When a debtor files for bankruptcy, the court discharges the majority of their debt. This means that the creditors must write off the unpaid debt as a loss and move on. The creditors will no longer be able to attempt to collect any form of payment from the debtor.
Depending on the type of bankruptcy declared, there may be certain debts that the debtor is responsible for paying. In general, debtors must pay secured debts. These include car loans and mortgage payments.
Additionally, certain types of unsecured debts may also have to be repaid depending on the bankruptcy filed. This includes student loan debt and domestic support obligations from divorce agreements. This information can be found in the bankruptcy code or by consulting a legal professional.
Ultimately, however, the creditor will be responsible for bearing the cost of any discharged debt.
When you file for bankruptcy, your creditors can no longer demand payment from you. The court discharges your debt. This removes your liability for repayment. Of course, you’re still free to repay your debts. You just aren’t under court obligation to do so.
Make sure you consult with an experienced bankruptcy attorney before paying any debts. The court has the final say over what’s considered a priority payment. Paying a debt, as responsible as that might seem, can get you into trouble when filing for bankruptcy. Your attorney can help you determine what, if any debts, you should pay.
Additionally, depending on the type of bankruptcy you file for, it may not be possible to pay some creditors at all. Therefore, consulting a qualified attorney is recommended before taking any steps toward paying creditors after filing for bankruptcy. By doing so, you can ensure that any payments you make are done according to the law and will not put your bankruptcy case in jeopardy.
It is important to understand that even if you file for bankruptcy, you may still be liable for certain debts. This includes:
- Student loans
- Child support obligations
- Other types of non-dischargeable debts
In such cases, it is best to consult a qualified attorney to discuss the options available.

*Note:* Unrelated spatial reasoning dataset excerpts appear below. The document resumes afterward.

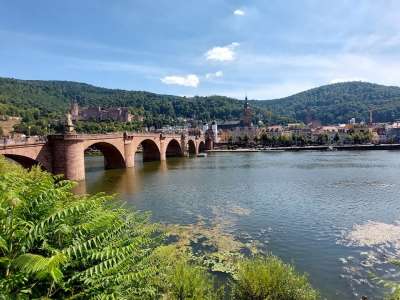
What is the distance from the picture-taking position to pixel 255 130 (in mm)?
188625

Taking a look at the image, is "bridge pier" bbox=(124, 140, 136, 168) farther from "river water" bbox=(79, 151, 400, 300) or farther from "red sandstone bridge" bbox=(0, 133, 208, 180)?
"river water" bbox=(79, 151, 400, 300)

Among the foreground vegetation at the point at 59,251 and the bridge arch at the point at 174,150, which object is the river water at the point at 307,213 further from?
the bridge arch at the point at 174,150

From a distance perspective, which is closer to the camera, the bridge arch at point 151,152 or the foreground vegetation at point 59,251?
the foreground vegetation at point 59,251

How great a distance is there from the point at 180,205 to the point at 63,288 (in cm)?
2467

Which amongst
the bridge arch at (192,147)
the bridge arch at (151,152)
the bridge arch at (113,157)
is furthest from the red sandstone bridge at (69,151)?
the bridge arch at (192,147)

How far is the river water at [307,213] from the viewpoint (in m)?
15.6

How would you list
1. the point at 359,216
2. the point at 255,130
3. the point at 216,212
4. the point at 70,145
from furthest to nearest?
the point at 255,130 → the point at 70,145 → the point at 216,212 → the point at 359,216

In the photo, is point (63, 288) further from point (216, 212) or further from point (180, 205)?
point (180, 205)

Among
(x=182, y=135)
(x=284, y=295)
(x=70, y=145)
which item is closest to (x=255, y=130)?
(x=182, y=135)

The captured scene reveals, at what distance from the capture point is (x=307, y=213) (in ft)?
83.9

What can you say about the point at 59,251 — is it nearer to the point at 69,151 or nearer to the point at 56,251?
the point at 56,251

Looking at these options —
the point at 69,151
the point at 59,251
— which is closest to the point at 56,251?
the point at 59,251

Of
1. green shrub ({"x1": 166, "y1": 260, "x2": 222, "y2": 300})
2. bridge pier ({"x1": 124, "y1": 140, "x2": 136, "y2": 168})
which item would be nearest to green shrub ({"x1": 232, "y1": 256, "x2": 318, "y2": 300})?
green shrub ({"x1": 166, "y1": 260, "x2": 222, "y2": 300})

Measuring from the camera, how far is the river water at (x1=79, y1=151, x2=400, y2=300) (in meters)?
15.6
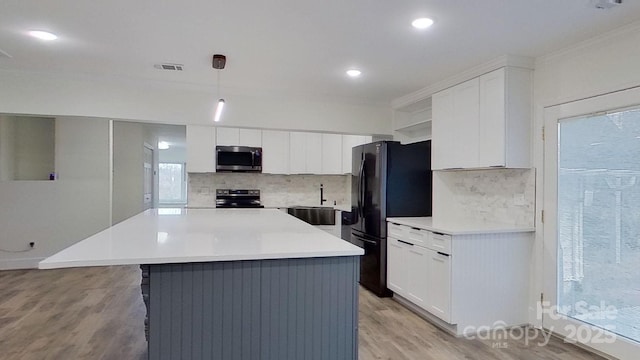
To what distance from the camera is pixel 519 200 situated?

Additionally, certain creditors may also be able to pursue collection action even after you file for bankruptcy. Therefore, it is important to understand all of your legal rights and obligations before filing for bankruptcy.
So who’s paying if it’s not you?
The bottom line is some debts go unpaid. If you file for bankruptcy and the court refuses any creditor requests for an exception, the debt goes unpaid. Most creditors “write off” the debt, which means they receive tax incentives for the money they’ve lost. Additionally, original lenders often sell past-due debts to bill collectors. That’s often whom you’re working with by the time you file for bankruptcy.